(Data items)
◆ ◆ ◆ ◆ ◆

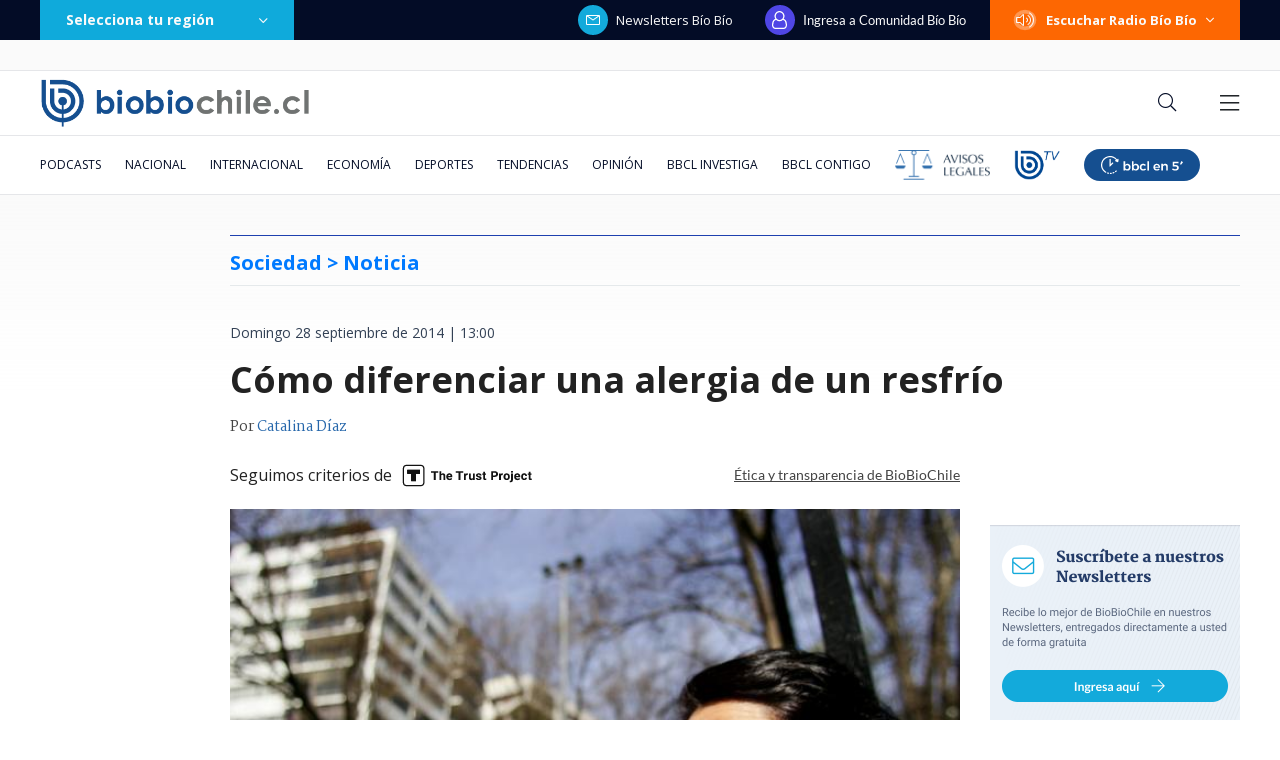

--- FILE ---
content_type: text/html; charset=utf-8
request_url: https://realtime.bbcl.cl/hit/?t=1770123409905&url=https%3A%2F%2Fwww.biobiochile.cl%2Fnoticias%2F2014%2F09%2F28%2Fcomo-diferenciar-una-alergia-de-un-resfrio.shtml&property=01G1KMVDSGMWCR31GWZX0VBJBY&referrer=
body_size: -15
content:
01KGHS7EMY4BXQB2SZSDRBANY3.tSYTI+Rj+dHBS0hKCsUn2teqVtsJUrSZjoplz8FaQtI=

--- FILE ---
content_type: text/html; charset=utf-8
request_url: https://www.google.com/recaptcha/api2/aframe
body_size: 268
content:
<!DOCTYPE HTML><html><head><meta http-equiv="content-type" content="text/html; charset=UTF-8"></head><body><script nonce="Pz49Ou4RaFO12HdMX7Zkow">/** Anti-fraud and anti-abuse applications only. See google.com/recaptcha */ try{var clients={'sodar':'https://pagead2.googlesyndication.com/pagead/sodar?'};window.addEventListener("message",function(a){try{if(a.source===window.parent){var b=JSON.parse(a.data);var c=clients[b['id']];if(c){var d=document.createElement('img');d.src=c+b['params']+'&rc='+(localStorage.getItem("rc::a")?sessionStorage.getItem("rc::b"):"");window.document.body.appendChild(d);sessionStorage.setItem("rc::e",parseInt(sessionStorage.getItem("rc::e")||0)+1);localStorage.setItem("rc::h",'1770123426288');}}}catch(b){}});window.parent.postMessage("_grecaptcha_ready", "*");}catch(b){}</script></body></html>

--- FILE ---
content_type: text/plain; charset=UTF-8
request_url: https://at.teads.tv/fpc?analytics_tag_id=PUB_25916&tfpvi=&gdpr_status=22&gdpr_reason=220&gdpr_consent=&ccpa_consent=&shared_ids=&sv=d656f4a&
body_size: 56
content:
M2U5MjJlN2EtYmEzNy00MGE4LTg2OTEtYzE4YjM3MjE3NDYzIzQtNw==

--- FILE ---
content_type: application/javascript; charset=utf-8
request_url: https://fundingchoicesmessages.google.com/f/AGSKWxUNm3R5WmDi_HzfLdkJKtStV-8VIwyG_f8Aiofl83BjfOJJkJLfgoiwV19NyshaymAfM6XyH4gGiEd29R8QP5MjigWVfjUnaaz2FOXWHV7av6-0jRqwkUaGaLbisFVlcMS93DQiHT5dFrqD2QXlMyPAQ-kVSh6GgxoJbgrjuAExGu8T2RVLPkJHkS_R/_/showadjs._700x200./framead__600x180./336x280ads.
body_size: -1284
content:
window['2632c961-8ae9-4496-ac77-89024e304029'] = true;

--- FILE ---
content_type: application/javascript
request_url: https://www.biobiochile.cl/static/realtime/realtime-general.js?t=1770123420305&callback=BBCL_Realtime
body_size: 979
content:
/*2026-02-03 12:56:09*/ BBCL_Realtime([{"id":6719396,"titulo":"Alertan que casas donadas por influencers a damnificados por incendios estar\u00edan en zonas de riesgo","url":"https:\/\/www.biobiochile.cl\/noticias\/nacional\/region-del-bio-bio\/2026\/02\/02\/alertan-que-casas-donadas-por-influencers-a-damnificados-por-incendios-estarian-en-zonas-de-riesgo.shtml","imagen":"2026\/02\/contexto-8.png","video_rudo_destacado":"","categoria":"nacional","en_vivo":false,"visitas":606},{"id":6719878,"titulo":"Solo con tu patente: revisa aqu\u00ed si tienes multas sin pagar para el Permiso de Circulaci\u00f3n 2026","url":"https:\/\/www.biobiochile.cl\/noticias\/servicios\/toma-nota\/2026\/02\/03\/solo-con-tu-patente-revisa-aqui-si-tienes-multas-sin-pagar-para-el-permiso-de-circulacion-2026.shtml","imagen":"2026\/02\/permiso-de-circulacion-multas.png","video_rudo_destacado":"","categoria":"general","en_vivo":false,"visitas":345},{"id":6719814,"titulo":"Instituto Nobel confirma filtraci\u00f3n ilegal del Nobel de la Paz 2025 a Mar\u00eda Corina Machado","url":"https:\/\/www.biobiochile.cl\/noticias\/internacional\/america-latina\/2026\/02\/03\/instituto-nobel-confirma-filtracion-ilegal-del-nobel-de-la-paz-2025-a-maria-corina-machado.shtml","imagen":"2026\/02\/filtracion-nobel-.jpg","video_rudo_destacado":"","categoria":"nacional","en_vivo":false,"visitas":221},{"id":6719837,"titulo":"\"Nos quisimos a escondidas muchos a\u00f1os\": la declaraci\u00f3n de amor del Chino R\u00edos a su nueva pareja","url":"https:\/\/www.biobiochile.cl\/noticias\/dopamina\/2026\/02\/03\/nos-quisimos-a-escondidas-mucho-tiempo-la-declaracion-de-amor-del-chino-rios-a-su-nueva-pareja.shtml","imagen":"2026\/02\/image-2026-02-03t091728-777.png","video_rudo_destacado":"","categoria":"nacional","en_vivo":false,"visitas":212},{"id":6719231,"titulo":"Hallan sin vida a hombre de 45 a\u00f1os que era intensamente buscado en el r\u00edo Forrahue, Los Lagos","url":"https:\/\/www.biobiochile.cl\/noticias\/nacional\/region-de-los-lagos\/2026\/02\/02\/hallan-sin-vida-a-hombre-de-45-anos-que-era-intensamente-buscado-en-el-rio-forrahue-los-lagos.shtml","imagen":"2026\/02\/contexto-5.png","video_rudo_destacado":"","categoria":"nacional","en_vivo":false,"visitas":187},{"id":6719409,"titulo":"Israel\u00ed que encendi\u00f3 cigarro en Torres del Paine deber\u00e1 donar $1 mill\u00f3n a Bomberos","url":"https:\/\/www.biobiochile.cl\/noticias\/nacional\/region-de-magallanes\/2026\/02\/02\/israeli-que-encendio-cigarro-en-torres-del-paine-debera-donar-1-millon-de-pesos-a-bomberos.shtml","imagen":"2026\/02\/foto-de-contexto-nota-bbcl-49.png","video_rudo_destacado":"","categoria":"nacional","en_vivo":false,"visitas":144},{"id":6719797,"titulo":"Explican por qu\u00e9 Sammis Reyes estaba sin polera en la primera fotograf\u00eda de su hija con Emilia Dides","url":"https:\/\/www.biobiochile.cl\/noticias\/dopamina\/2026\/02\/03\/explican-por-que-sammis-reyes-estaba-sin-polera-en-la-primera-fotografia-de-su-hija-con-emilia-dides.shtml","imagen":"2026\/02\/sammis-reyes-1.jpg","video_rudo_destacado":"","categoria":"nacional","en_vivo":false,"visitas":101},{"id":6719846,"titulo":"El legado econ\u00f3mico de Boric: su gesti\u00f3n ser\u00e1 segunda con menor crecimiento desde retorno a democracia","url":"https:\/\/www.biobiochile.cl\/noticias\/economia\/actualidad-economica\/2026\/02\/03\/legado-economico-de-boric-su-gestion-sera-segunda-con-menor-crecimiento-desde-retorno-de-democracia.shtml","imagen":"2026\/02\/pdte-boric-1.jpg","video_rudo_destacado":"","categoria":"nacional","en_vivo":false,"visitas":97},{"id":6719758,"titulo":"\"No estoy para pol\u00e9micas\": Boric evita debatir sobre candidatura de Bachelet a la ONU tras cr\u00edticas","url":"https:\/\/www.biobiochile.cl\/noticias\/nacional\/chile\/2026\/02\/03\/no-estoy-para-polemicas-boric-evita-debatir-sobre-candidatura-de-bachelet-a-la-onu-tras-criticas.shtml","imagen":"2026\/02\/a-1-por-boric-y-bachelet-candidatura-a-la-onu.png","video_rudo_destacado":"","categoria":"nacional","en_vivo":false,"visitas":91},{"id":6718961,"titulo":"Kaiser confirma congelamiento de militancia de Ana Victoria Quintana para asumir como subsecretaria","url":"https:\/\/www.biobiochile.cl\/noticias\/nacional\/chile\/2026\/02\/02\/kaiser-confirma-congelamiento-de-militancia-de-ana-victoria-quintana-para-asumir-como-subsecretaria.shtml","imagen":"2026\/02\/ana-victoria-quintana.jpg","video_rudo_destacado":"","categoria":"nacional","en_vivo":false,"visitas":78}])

◆ ◆ ◆ ◆ ◆

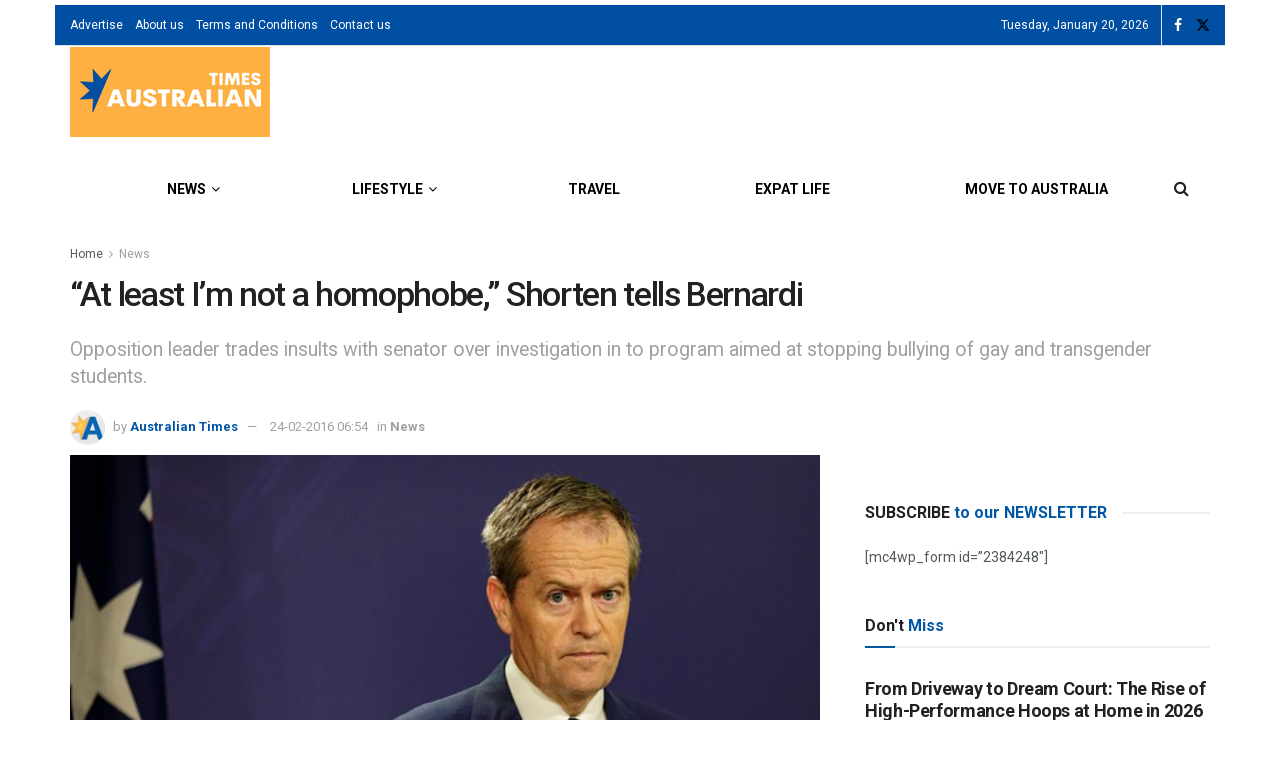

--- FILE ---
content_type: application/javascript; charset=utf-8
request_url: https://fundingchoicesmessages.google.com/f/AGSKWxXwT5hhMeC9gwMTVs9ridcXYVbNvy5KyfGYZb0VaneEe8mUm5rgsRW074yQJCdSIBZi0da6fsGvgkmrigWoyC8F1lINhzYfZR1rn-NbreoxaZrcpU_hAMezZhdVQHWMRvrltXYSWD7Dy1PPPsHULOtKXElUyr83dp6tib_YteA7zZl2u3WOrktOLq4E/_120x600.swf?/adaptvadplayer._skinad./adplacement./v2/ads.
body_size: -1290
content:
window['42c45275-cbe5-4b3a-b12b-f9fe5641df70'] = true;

◆ ◆ ◆ ◆ ◆

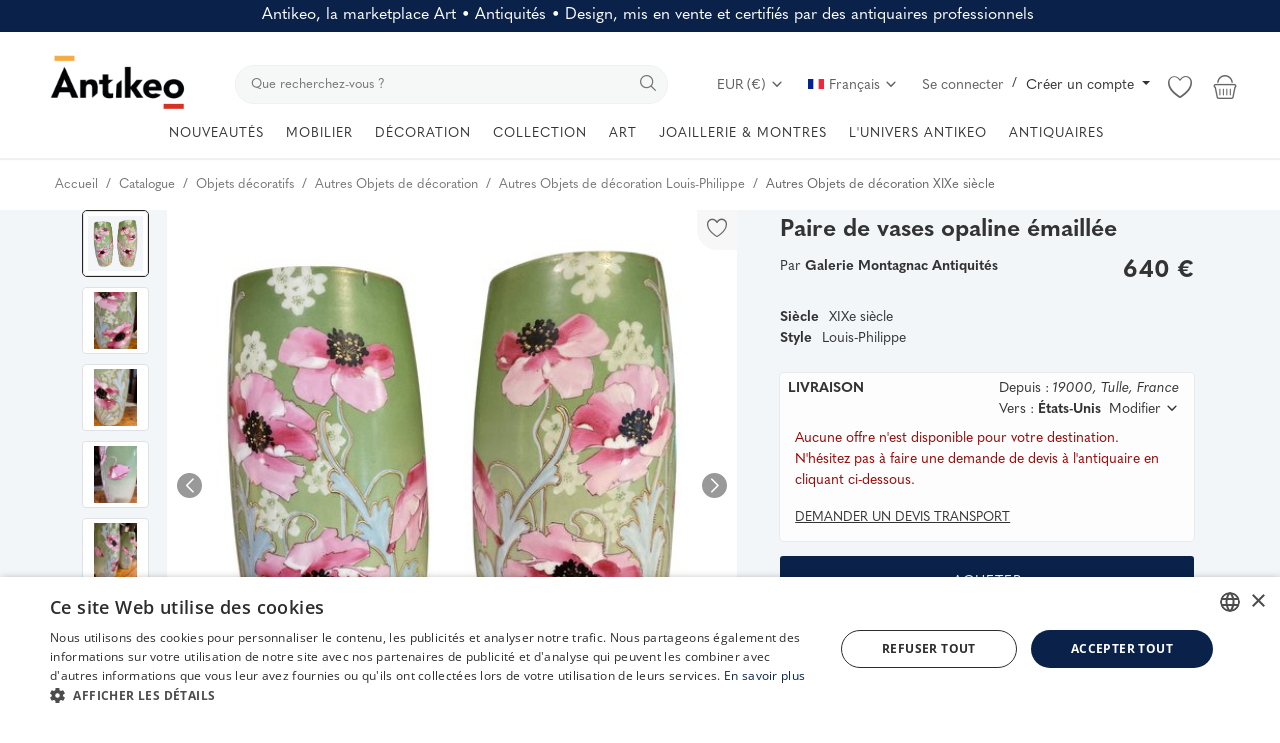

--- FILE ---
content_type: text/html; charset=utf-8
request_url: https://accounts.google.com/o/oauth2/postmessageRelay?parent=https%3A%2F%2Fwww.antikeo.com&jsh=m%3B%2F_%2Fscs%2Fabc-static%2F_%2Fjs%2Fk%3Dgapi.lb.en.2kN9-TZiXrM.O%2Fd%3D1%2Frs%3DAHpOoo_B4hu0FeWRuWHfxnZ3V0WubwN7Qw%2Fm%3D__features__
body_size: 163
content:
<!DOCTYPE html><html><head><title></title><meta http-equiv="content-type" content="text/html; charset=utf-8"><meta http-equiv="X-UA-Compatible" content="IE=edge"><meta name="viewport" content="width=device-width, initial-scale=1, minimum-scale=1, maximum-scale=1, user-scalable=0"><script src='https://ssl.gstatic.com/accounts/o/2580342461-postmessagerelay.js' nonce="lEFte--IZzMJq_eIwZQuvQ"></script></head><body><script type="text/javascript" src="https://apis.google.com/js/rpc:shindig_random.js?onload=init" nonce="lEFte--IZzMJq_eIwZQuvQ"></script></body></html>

◆ ◆ ◆ ◆ ◆

TASK GOAL =
Copy out each line of the data containing the string "true".

OUTPUT FOR THIS TASK =
window['2632c961-8ae9-4496-ac77-89024e304029'] = true;
window['42c45275-cbe5-4b3a-b12b-f9fe5641df70'] = true;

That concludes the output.